А.Боссарт. Лева, какие у тебя отношения со временем?
Л.Новоженов. В каком смысле?
А.Боссарт. Ну, допустим, в философском. Хотя и в бытовом…
Л.Новоженов. Портрет Дориана Грея… Дориан Грей — вот телевидение. Вампир такой — сосет, высасывает, ничего не давая взамен. Оставаясь юным. Но как же оно старит! Я смотрю на себя и сравниваю с тем, что было четыре года назад. Как будто прошло пятнадцать лет! Знаешь, я уже говорил как-то, что, как верблюд, пользуюсь запасами, накопленными за тридцать лет в нашей застойной праздности, в ненужных разговорах, в выпивках, даже в снах… Жили в свое удовольствие.
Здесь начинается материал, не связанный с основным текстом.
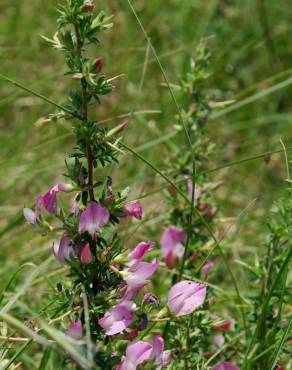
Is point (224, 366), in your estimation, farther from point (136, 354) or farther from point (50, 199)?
point (50, 199)

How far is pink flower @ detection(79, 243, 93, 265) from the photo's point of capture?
47.3 inches

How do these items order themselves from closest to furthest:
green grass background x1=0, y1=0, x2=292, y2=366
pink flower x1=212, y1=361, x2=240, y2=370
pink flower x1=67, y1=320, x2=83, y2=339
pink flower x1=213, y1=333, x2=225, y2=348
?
pink flower x1=67, y1=320, x2=83, y2=339
pink flower x1=212, y1=361, x2=240, y2=370
pink flower x1=213, y1=333, x2=225, y2=348
green grass background x1=0, y1=0, x2=292, y2=366

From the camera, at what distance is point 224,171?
281cm

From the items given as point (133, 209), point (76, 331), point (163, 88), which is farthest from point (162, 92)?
point (76, 331)

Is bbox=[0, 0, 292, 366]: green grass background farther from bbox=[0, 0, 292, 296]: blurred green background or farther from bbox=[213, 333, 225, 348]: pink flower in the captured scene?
bbox=[213, 333, 225, 348]: pink flower

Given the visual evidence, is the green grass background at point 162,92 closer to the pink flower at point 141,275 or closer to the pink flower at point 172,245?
the pink flower at point 172,245

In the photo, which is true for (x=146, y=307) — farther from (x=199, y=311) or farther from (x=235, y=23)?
(x=235, y=23)

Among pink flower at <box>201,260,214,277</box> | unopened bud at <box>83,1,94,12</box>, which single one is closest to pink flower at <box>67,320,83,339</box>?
unopened bud at <box>83,1,94,12</box>

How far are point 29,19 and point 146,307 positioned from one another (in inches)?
93.3

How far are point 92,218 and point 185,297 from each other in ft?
0.64

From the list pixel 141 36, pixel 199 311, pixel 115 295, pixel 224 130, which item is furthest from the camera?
pixel 141 36

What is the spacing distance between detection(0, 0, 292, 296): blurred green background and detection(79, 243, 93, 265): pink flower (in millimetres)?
1157

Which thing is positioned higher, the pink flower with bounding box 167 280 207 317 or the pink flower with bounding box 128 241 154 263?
the pink flower with bounding box 128 241 154 263

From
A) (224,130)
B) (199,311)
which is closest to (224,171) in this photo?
(224,130)
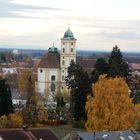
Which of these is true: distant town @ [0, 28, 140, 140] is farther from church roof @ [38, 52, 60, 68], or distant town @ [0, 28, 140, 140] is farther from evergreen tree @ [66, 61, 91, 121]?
church roof @ [38, 52, 60, 68]

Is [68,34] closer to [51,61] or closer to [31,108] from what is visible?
[51,61]

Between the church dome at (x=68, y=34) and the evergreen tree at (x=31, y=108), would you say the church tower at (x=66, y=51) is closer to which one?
the church dome at (x=68, y=34)

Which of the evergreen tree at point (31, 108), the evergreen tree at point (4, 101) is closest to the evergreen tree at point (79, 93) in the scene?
the evergreen tree at point (31, 108)

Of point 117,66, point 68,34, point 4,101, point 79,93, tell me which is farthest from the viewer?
point 68,34

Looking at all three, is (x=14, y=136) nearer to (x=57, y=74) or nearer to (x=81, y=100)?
(x=81, y=100)

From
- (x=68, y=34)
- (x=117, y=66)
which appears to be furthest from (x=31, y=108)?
(x=68, y=34)

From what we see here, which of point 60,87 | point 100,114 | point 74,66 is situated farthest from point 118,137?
point 60,87

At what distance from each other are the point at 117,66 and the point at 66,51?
122 feet

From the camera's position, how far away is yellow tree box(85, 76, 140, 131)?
65.2m

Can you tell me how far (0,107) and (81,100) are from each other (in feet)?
30.9

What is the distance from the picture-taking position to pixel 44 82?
118500 millimetres

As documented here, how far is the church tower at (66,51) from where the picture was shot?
117m

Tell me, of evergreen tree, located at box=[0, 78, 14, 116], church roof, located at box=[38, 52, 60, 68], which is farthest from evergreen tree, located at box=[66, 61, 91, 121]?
church roof, located at box=[38, 52, 60, 68]

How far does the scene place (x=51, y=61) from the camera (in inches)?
4668
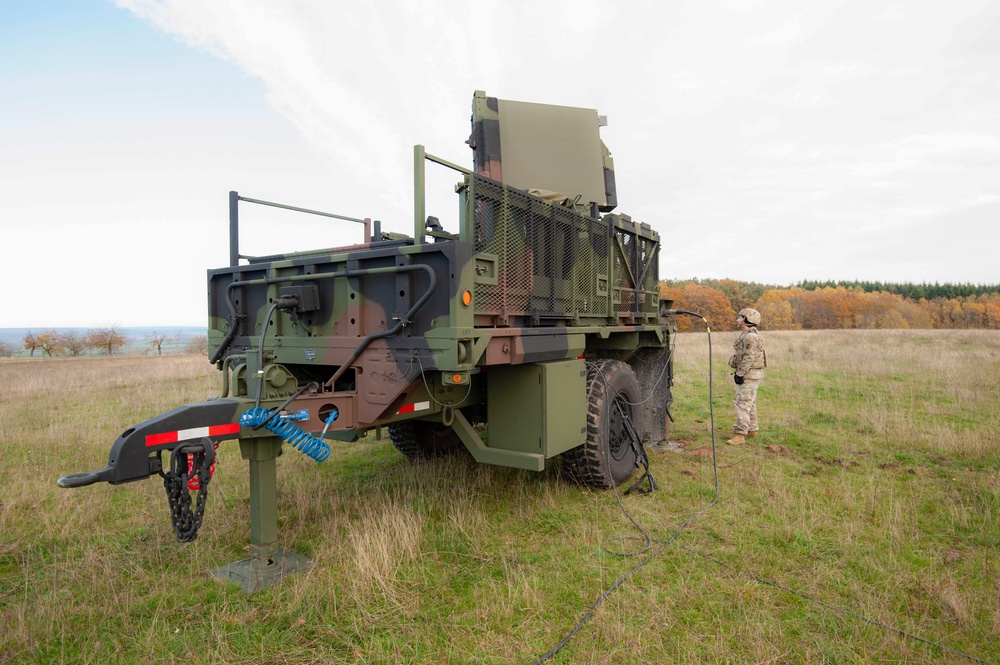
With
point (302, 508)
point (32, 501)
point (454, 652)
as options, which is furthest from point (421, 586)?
point (32, 501)

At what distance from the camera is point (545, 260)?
4246 mm

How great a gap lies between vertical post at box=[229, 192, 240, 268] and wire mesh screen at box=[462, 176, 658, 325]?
2.16 m

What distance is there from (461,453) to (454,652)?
334cm

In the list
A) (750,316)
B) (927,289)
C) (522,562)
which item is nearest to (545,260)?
(522,562)

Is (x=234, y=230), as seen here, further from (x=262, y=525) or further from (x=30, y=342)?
(x=30, y=342)

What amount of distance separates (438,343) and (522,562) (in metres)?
1.53

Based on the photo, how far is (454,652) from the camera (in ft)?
8.59

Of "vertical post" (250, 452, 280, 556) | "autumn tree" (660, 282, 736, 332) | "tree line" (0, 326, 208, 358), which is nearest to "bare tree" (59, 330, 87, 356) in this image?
"tree line" (0, 326, 208, 358)

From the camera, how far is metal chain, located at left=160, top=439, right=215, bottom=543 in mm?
2732

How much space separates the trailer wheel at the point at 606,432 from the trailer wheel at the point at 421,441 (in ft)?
4.93

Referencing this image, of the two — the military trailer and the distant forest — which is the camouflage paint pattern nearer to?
the military trailer

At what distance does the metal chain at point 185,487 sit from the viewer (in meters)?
2.73

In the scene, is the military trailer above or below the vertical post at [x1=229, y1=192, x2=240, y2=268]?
below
И не думали, что пригодится, что через тридцать лет будем питаться оттуда, из этих гробов. А больше неоткуда взять. Вдруг выяснилось, что ровесников нет, все люди младше. И мне приходится бесконечно, с утра до ночи отвечать на вопросы. А самому спросить не у кого. Все человечество моложе тебя.
Ты заметила — я все время разговариваю? Никогда так много не разговаривал. Прихожу на работу в одиннадцать и начинаю разговаривать. Отвечаю по телефону, говорю с корреспондентами, с ведущими, с режиссером, потом говорю с Малкиным, потом говорю в эфире. Потом я возвращаюсь домой, и у меня нет сил спросить: «Как дела?»
Видишь, как я постарел?
Говорить о «Времечке» как о программе и судить о ней с этой точки зрения не совсем правомерно. Это больше, чем программа. Это, скорее, мировоззрение, и оно укрепляется за счет дневного и ночного «Времечка». Это мировоззрение выражено в счастливо найденном названии: Лев Новоженов с командой складывает грандиозную головоломку сиюминутной жизни каждого из нас, хронометрирует конец века на нашей улице.
Лева, ты сам — портрет Дориана Грея: впитываешь чужую жизнь, чужие грехи. И время идет тебе за это на уступки, поворачиваясь своим домашним, ласковым лицом.
1 Павел Гусев — главный редактор газеты «Московский комсомолец». — Прим. ред.
2 Анатолий Малкин — генеральный продюсер АТВ. — Прим. ред.